THE ADULT VERSION OF JEKYLL AND HIDE [sic] (1971) is another erotic Jekyll and Hyde film: a modern-day doctor discovers Jekyll’s journal, mixes up his formula and becomes a hot, homicidal, bisexual blonde (I assume Doctor Jekyll and Sister Hyde was an influence).
That both Jekyll and his counterpart turn into murderous rapists seems to imply every man has a murderous rapist inside him; then again, I doubt the creators were thinking deeply about subtext. “I don’t remember what I did last night’ things.”
I’d always assumed Kirk Douglas’ turn in the ABC musical adaptation of DR. JEKYLL AND MR. HYDE (1973) was a lost production but luckily it’s not — for some values of the word “luck,” anyway. I was blown away by this as a teen — a classic horror story and a musical in one! — but I’m not surprised it doesn’t hold up.
The template appears to be the Spencer Tracy 1941 version of the story. Jekyll is once again a doctor working to cure the insane, though in this case by rebalancing brain chemistry rather than balancing our good and evil sides. When the local asylum refuses to let him treat their inmates he tests the drug on himself, which makes no sense — his brain chemistry is normal so what good will it do?
For that matter, why does his body change? In Stevenson, it’s explained as the body being an outward expression of the mind; in most of the films, such as this one, it simply … happens (I, Monster, which I rewatched recently, explains it’s because evil is ugly).

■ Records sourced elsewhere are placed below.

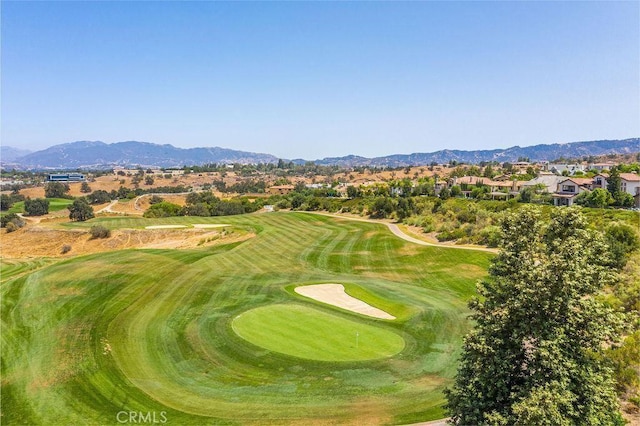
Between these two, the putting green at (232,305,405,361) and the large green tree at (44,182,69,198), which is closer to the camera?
the putting green at (232,305,405,361)

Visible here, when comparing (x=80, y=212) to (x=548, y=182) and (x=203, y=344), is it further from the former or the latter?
(x=548, y=182)

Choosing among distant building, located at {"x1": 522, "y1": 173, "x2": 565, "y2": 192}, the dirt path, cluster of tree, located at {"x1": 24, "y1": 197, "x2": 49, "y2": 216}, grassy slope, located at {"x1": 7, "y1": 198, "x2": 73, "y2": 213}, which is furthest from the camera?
grassy slope, located at {"x1": 7, "y1": 198, "x2": 73, "y2": 213}

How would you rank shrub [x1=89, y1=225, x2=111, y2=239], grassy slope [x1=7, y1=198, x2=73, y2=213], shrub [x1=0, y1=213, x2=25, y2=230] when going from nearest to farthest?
shrub [x1=89, y1=225, x2=111, y2=239], shrub [x1=0, y1=213, x2=25, y2=230], grassy slope [x1=7, y1=198, x2=73, y2=213]

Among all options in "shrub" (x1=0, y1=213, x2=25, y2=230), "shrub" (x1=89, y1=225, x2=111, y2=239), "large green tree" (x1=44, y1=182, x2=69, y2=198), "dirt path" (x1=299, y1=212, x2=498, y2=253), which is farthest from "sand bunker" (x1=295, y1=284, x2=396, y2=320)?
"large green tree" (x1=44, y1=182, x2=69, y2=198)

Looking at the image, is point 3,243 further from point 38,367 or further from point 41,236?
point 38,367

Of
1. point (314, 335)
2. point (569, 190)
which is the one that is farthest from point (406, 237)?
point (569, 190)

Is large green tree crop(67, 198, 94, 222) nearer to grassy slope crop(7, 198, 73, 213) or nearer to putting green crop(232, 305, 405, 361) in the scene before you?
grassy slope crop(7, 198, 73, 213)

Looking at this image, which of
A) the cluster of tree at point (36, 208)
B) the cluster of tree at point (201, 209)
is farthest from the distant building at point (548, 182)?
the cluster of tree at point (36, 208)
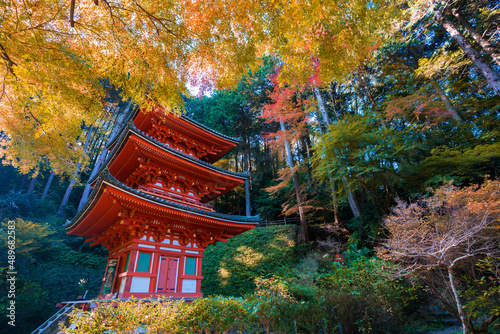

Not that it matters. Kirk Douglas can’t pull off the singing and unlike Jack Palance he can’t pull off the role. With Susan Hampshire as Hyde’s mistress, Michael Redgrave as General Carew and Donald Pleasance as a lowlife. “The price of experimental animals has risen, I fear.”

DR. BLACK, MR. HYDE (1976) stars Bernie Casey as “Dr. Henry Pride,” an upscale black doctor who also donates time at a free Watts clinic and dreams of finding a cure for cirrhosis of the liver, which killed his mother. When he kills an old patient by testing his serum on her, Pride decides he’s the only ethical guinea pig (he doesn’t have liver disease but I’m guessing he wants to rule out fatal side effects). The drug is supposed to turn him white but as you can see it makes him look more like he’d rubbed his face in talcum powder. It also brings forth his buried rage over his mother’s death as a housekeeper for a brothel. (“Not one of those women came to help my mother as she died.”).
If not for the title, I’m not sure I’d include this one, as the Jekyll/Hyde aspect (as opposed to “man turns into monster” is slim). That said, it feels like there’s potential here as it touches on class and race issues, inadequacy of medical care for the black community — but it never unearths enough potential to work. With Rosalind Cash as Casey’s true love and Ji-Tu Cumbuka as a cop investigating the serial killer of prostitutes “You’re going to check out this cock and bull story about a black doctor who turns white at night?”